É muito difícil saber por que um casal começa a brigar. Na maior parte das vezes nem as pessoas envolvidas conseguem perceber o motivo. Entretanto, o que menos importa é o tema da briga; por qualquer razão o rancor que existe e que se tenta negar escapa, sem controle.
As brigas também podem ser silenciosas. Caras, olhares, gestos, tons de voz, ironias disfarçadas, tudo tornando bem desagradável o dia-a-dia do casal e constrangendo quem está por perto. Alguns chegam ao ponto de, após anos de vida em comum, ir deixando de se falar. Mas ficam ali, juntos, sem nem pensar em separação. "Casamento é assim mesmo…", dizem.
No mundo ocidental há a ideia de que ninguém é inteiro, faltando um pedaço em cada um. Com o casamento, as pessoas imaginam que estarão de tal forma preenchidas, que nada mais vai lhes faltar. A ideia de ter enfim encontrado 'a pessoa certa', 'a alma gêmea', 'a outra metade', faz com que a satisfação das necessidades e carências pessoais seja vista como dever do parceiro.
Em pouco tempo o outro se torna insuportável, porque passa a ser visto como um poço de defeitos — os próprios e os que foram projetados nele pelo parceiro. Devido ao descompasso entre o que se esperava da vida a dois e a realidade, as frustrações vão se acumulando e, de forma inconsciente, gerando ódio.
Aquela ideia de que, ao casar, se tornariam um só, com todas as necessidades satisfeitas, já foi abandonada há muito tempo. O que restou foi um profundo rancor matrimonial, exercitado no dia-a-dia.
O psicoterapeuta Paulo Lemos aborda alguns aspectos interessantes no seu livro Educação Afetiva – porque as pessoas sofrem por amor. Para ele está na hora de aprendermos que convivência é um acontecimento básico e social, repousa em muitos outros conhecimentos que devemos adquirir à medida que nos desenvolvemos como seres humanos. Abaixo sintetizo alguns trechos.
Atualmente, as pessoas escolhem com quem querem conviver, livremente, se perguntarmos por que elegeram aquela pessoa pra conviver, talvez nos respondam que foi por amor. Contudo, essa escolha por amor não garante a boa convivência. Mais cedo ou mais tarde aparecem os problemas: sofrem enormes dificuldades sexuais, Vivem em atrito quase constante e se sentem infelizes e com a sensação de que há algo errado com elas ou com o outro.

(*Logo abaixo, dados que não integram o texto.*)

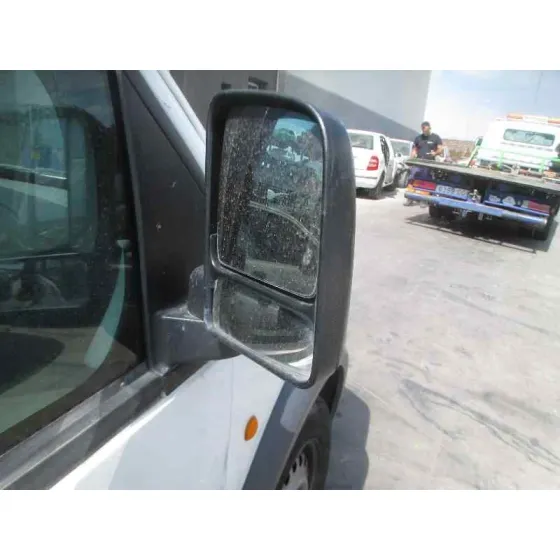 FORD TOURNEO CONNECT (TC7) '2006 1.8 TDCI CAT BLANCO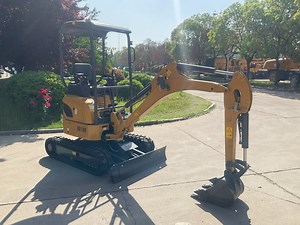 [Hot Item] Bucket of Excavator Used Excavator for Sale 2ND Hand Excavator Digger Bucket Teeth 5 Ton Excavator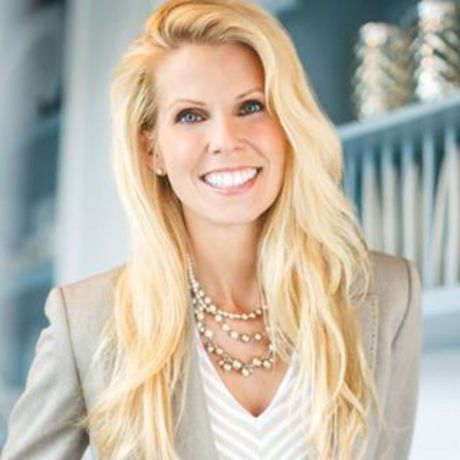 Realtor head shot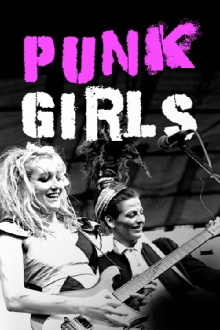 Punk Girls - Die weibliche Geschichte des britischen Punk Trailer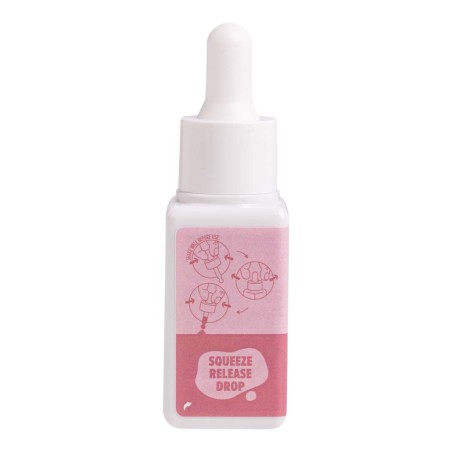 Pink Colour Drops - Oil Based Food Colouring 20ml by PME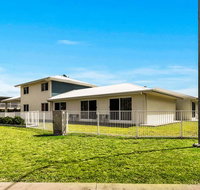 Econo Lodge Beachside - Accommodation Brisbane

Conviver pressupõe, hoje entendemos, educação afetiva. Pressupõe que conheçamos nossas próprias emoções, que saibamos de nossas limitações físicas, intelectuais, afetivas, econômicas, sociais, sexuais. Enfim para viver com outro precisamos saber de nós mesmos. O que podemos dizer é que estamos dispostos a dar e a aprender.

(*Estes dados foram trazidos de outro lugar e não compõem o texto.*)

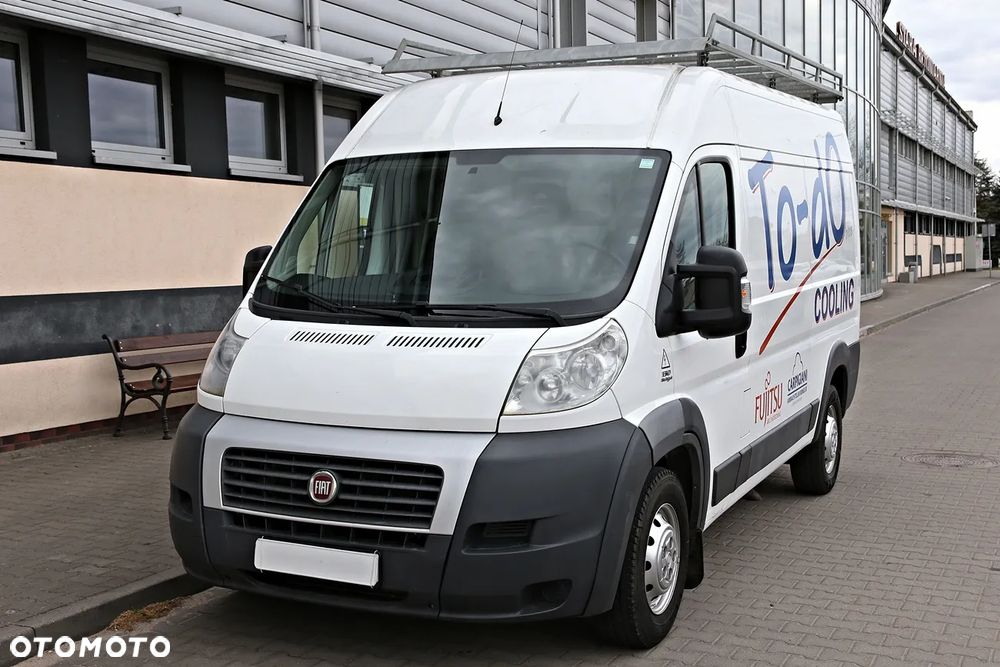 Fiat DUCATO - 14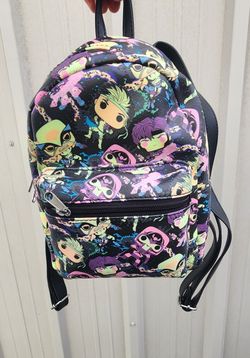 Pop Backpack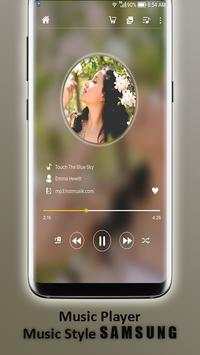 S8 Music Player screenshot 4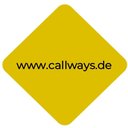 CALLWAYS Call Center GmbH company logo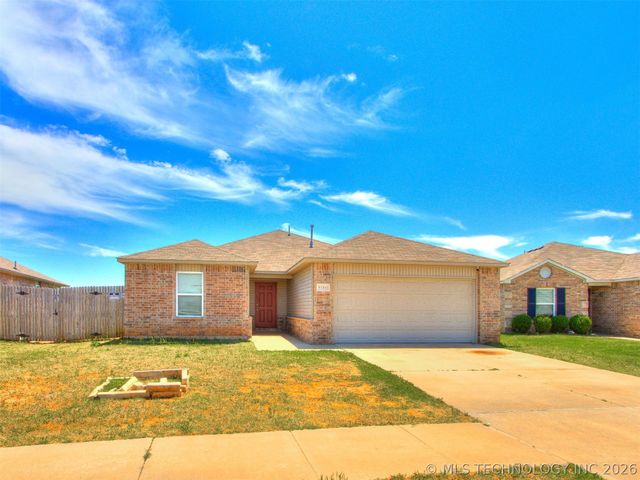 9116 SW 56th, Oklahoma City, OK 73179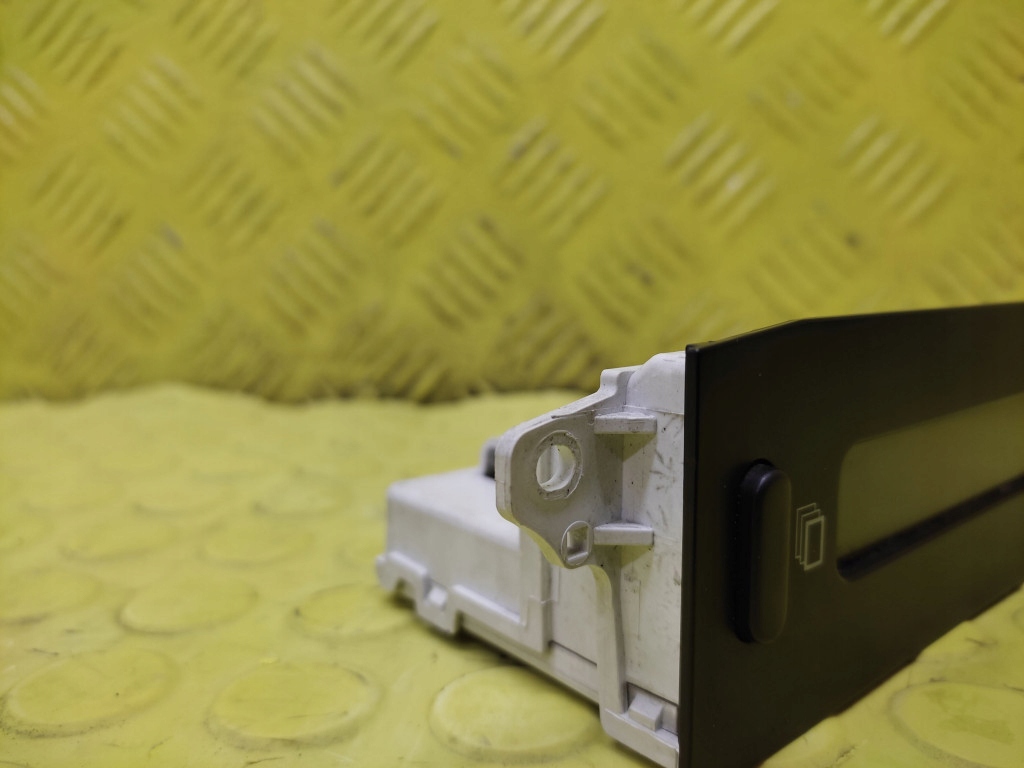 фото №5, Citroen c2 дисплей 9647409477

Precisamos amadurecer afetivamente ter consciência de que o outro, de fato, jamais poderá compreender inteiramente o que se passa dentro de nós nem valorizar as coisas da mesma maneira do que nós e que não há qualquer artifício que faça com que duas pessoas vejam e sintam de maneira idêntica um mesmo acontecimento.

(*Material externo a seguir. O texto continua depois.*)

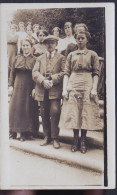 HOCHEDORF 1910 MARIA EN ROBERT / POUR FAMILLE TURINO BERITANI ? - Dorf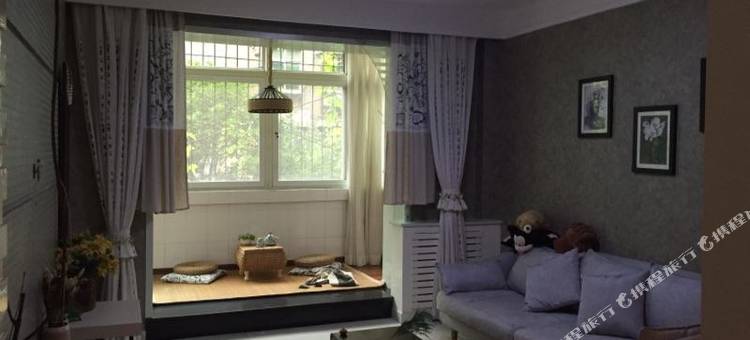 孖の部屋普通公寓(西安振兴路店)图片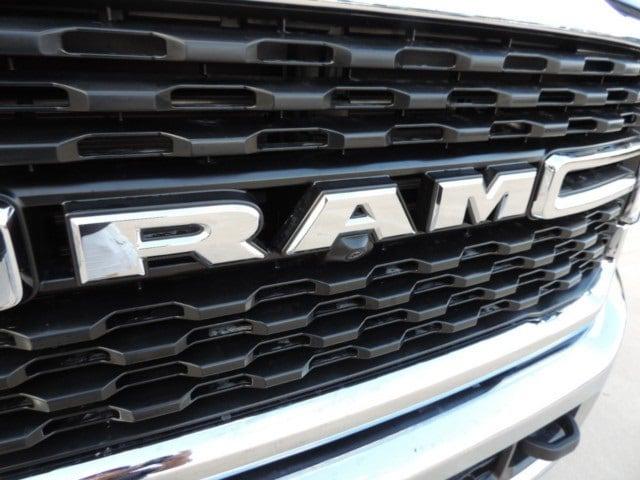 2024 RAM Ram 3500 RAM 3500 TRADESMAN CREW CAB 4X4 64 BOX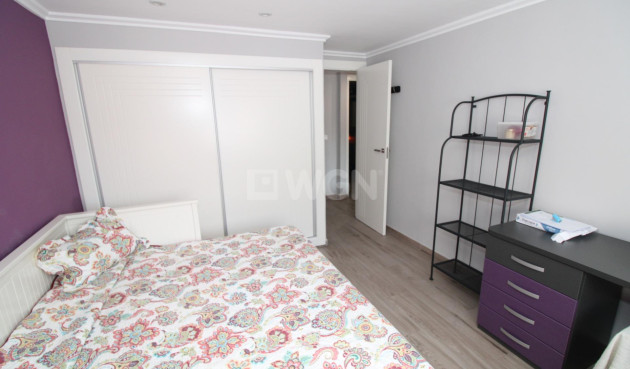 Odsprzedaż - Mieszkanie w bloku - Lo Pagan - LA PUNTICA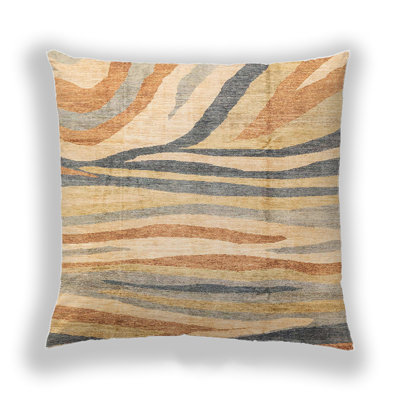 Coussin décoratif abstrait Abstract 3363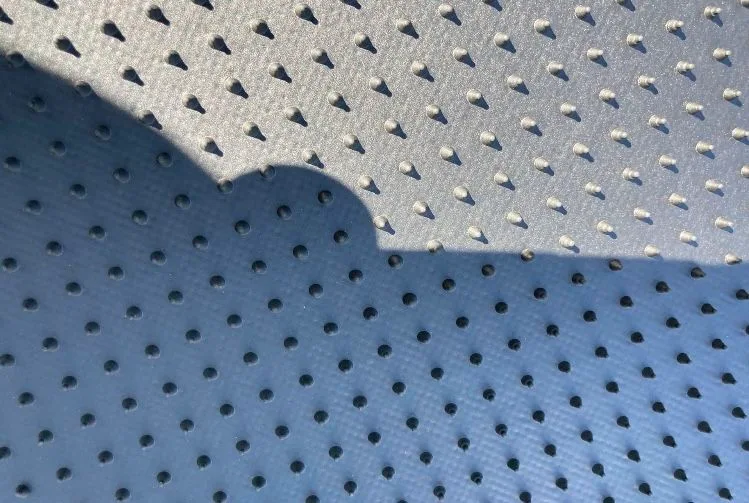 Chevy Traverse/Enclave Carpet Kit - Brand New! image indicator(7)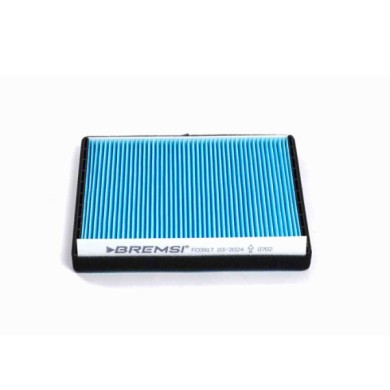 FC0917.JPG Filtro Aria Abitacolo Hyundai I30 Coupú Fc0917 97133-1e000 Filtro Particellare Filtro Particellare Bremsi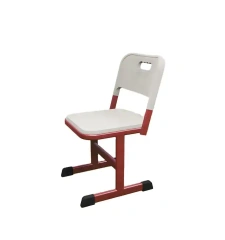 student single desk and chair set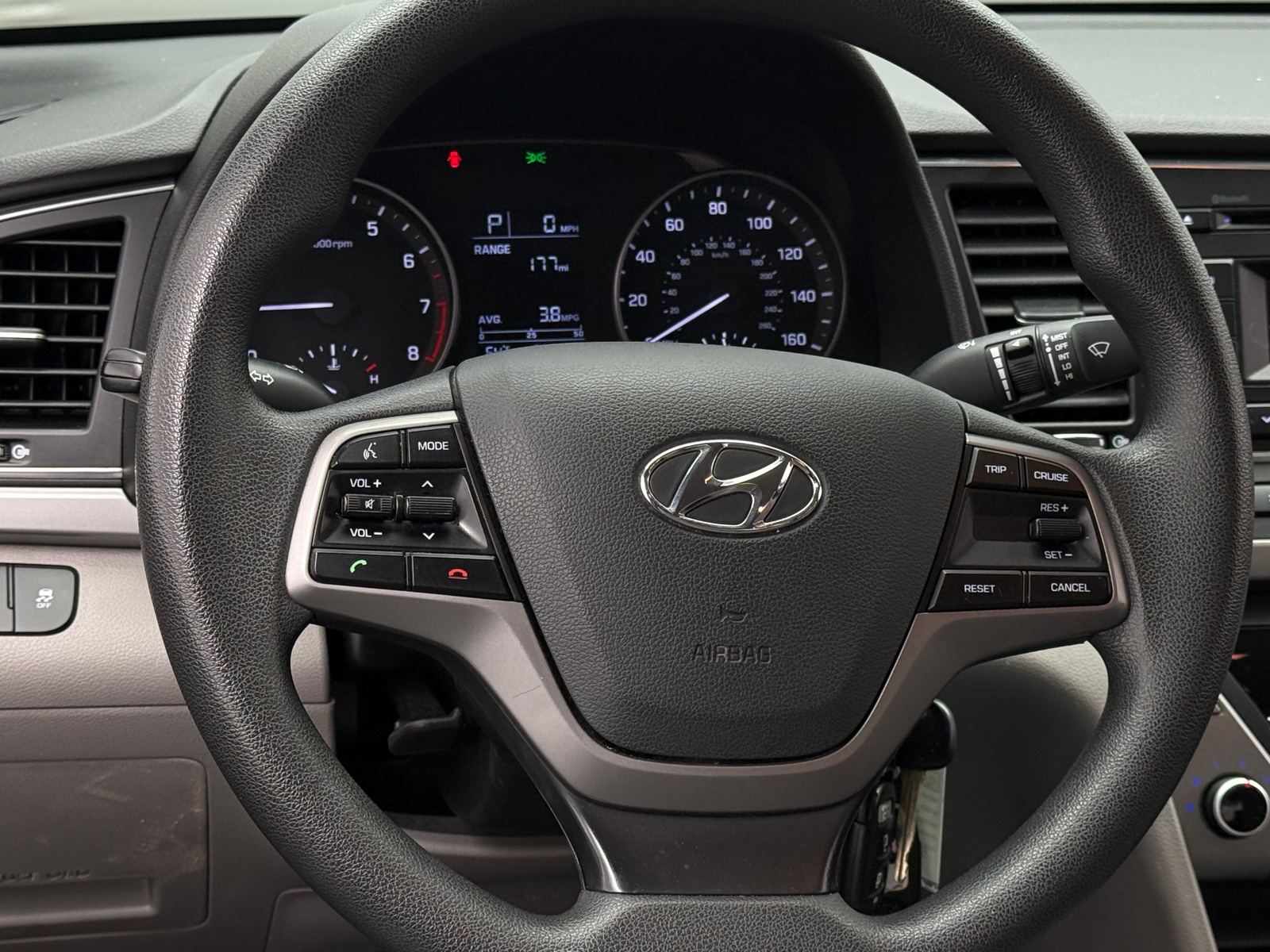 Thumbnail: 2017 Hyundai Elantra - 5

Possuir um espaço próprio dentro de uma relação torna-se, então, uma questão de higiene – manutenção da saúde da relação. Como a maioria de nós foi educada para estar " grudado " no outro, quando intuitivamente um dos pares começa reivindicar um espaço maior para si parece que algo estranho está acontecendo. Surgem as fantasias de abandono.
Não é nada fácil viver no meio de constantes brigas. Educadores americanos começaram pela primeira vez, nos EUA, há mais ou menos 20 anos, a abordar a educação para amar, ou seja, a alfabetização emocional —, para ajudar os estudantes a aprenderem maneiras de ser e de se relacionar.
Essa educação está sendo introduzida lentamente no currículo escolar. Há escolas que ensinam seus alunos de literatura e história à empatia através do que chamam de "monólogos interiores", nos quais os estudantes são encorajados a pensar a partir da perspectiva dos diferentes personagens na história, na literatura e na vida.
Quem sabe poderíamos ter também escolas com disciplinas que ensinassem os alunos a se relacionar afetivamente?